Andy Ferguson

Personal information
- Full name: Andrew David Ferguson
- Date of birth: 24 March 1985 (age 40)
- Place of birth: Glasgow, Scotland
- Height: 5 ft 11 in (1.80 m)
- Position: Forward

Team information
- Current team: Arthurlie

Senior career*
- Years: Team / Apps / (Gls)
- 2002–2005: Ayr United / 55 / (11)
- 2005–2006: Dundee / 15 / (2)
- 2006–2007: Clyde / 22 / (3)
- 2007–2009: Alloa Athletic / 24 / (9)
- 2009: → Stenhousemuir (loan) / 3 / (0)
- 2010–2011: Airdrie United / 6 / (2)

= Andy Ferguson =

Scottish footballer (born 1985)

Andrew David Ferguson (born 24 March 1985 in Glasgow), is a Scottish football striker currently with Arthurlie.

==Career==

Ferguson began his career with Ayr United, where he scored 11 times in 55 league games. In the summer of 2005, Ferguson was signed by Dundee, but had a limited impact, making only two starts and scoring two goals all season.

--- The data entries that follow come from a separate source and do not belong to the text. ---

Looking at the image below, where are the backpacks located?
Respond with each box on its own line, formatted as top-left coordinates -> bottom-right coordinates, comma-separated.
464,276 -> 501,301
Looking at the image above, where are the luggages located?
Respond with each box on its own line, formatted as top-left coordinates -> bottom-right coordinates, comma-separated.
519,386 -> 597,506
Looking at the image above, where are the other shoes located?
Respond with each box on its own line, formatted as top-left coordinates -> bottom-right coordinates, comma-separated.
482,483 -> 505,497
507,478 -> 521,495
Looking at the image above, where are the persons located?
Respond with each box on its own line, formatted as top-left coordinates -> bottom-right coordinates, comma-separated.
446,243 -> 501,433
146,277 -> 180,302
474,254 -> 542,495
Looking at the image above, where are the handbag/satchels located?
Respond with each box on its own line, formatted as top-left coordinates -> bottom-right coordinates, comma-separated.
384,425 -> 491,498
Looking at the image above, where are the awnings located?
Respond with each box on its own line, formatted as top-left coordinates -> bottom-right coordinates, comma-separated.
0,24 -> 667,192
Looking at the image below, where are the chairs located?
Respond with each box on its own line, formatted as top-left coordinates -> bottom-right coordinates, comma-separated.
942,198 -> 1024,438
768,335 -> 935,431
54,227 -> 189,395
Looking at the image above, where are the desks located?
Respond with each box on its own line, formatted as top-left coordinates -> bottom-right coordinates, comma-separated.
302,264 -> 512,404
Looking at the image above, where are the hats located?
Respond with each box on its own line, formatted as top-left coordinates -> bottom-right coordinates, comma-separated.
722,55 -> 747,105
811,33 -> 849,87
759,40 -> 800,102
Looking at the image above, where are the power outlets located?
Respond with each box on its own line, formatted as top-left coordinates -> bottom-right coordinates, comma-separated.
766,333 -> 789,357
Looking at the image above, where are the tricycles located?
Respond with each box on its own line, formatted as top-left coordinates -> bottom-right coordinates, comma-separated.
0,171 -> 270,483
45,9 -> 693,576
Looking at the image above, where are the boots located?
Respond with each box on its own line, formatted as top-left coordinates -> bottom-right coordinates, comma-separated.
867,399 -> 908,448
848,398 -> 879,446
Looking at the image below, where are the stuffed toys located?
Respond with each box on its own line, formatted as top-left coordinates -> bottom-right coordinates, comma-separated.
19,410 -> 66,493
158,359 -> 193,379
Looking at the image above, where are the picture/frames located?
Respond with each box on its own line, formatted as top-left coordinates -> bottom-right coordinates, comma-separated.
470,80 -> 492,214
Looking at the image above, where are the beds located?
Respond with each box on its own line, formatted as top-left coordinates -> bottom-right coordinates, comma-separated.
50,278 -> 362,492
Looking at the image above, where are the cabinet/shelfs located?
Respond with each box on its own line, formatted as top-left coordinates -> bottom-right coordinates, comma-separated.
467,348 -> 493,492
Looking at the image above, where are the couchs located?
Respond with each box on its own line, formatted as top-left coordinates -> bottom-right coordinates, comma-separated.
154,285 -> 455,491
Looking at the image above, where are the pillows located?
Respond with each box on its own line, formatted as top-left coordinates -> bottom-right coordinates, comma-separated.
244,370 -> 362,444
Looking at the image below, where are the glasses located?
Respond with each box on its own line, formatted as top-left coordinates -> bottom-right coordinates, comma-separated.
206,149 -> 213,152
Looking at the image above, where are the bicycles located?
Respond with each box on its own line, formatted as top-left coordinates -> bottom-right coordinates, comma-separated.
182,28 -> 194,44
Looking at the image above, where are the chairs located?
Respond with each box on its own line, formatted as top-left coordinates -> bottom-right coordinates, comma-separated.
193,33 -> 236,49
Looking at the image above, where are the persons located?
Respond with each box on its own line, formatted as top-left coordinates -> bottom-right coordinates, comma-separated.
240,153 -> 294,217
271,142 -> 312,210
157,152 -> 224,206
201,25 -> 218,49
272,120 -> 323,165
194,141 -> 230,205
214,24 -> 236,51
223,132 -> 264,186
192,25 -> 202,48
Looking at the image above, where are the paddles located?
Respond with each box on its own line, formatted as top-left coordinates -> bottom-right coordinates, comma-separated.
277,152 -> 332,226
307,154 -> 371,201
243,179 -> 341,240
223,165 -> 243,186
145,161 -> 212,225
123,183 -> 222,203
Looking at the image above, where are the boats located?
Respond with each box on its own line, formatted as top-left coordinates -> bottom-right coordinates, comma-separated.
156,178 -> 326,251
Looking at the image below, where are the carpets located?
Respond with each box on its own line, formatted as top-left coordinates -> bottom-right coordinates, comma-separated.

Ferguson signed for Clyde in the summer 2006, and made his début in the Scottish Football League First Division against Partick Thistle. He made 26 appearances overall for Clyde, scoring 4 goals. After his contract expired, Ferguson signed for Alloa Athletic in June 2007. In March 2009 he joined Stenhousemuir on loan, before being released by Alloa at the end of the season.

Ferguson has since played for Glenafton Athletic, Airdrie United and Arthurlie.